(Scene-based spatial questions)
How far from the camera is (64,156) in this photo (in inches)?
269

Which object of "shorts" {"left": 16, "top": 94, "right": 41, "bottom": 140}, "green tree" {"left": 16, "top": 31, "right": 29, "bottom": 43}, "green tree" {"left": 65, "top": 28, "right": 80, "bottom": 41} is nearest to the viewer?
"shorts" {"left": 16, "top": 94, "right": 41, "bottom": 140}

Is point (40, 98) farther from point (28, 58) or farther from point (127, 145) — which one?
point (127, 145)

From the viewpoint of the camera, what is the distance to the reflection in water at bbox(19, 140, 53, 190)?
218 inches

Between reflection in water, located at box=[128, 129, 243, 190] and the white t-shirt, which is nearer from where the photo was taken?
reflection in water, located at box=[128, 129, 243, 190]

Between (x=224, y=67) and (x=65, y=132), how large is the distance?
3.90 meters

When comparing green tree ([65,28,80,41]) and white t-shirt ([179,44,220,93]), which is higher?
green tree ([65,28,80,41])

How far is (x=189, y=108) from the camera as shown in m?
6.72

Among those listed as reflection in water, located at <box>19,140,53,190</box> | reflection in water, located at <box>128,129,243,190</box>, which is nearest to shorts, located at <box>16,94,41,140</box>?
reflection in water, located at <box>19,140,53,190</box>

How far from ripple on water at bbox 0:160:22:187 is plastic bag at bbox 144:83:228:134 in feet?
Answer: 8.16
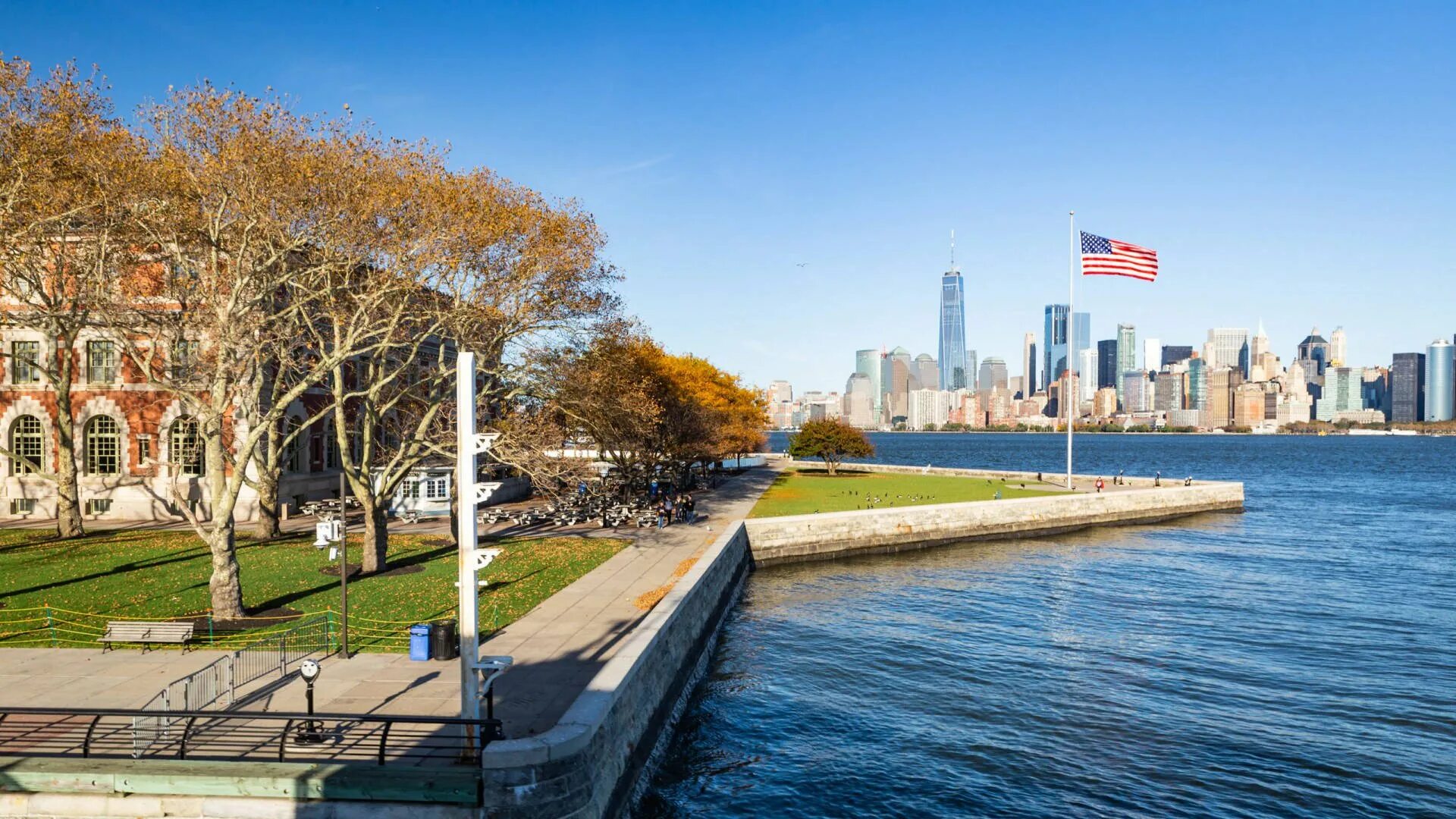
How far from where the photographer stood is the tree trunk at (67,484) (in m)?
35.6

(WHAT IS EXPECTED)
In the records above, locate the line containing "When comparing green", then copy exactly that line and every line after it through the end, omitting pictures.

(TASK SOLUTION)
When comparing green tree ([65,28,80,41]) and white t-shirt ([179,44,220,93]), which is higher?
green tree ([65,28,80,41])

How far is (x=189, y=108) from the camera as shown in m?
6.72

Among those listed as reflection in water, located at <box>19,140,53,190</box> | reflection in water, located at <box>128,129,243,190</box>, which is nearest to shorts, located at <box>16,94,41,140</box>?
reflection in water, located at <box>19,140,53,190</box>

How far from ripple on water at bbox 0:160:22:187 is plastic bag at bbox 144:83:228:134 in feet?
Answer: 8.16
How far from where the photographer stood is the tree trunk at (67,484) (in m)?
35.6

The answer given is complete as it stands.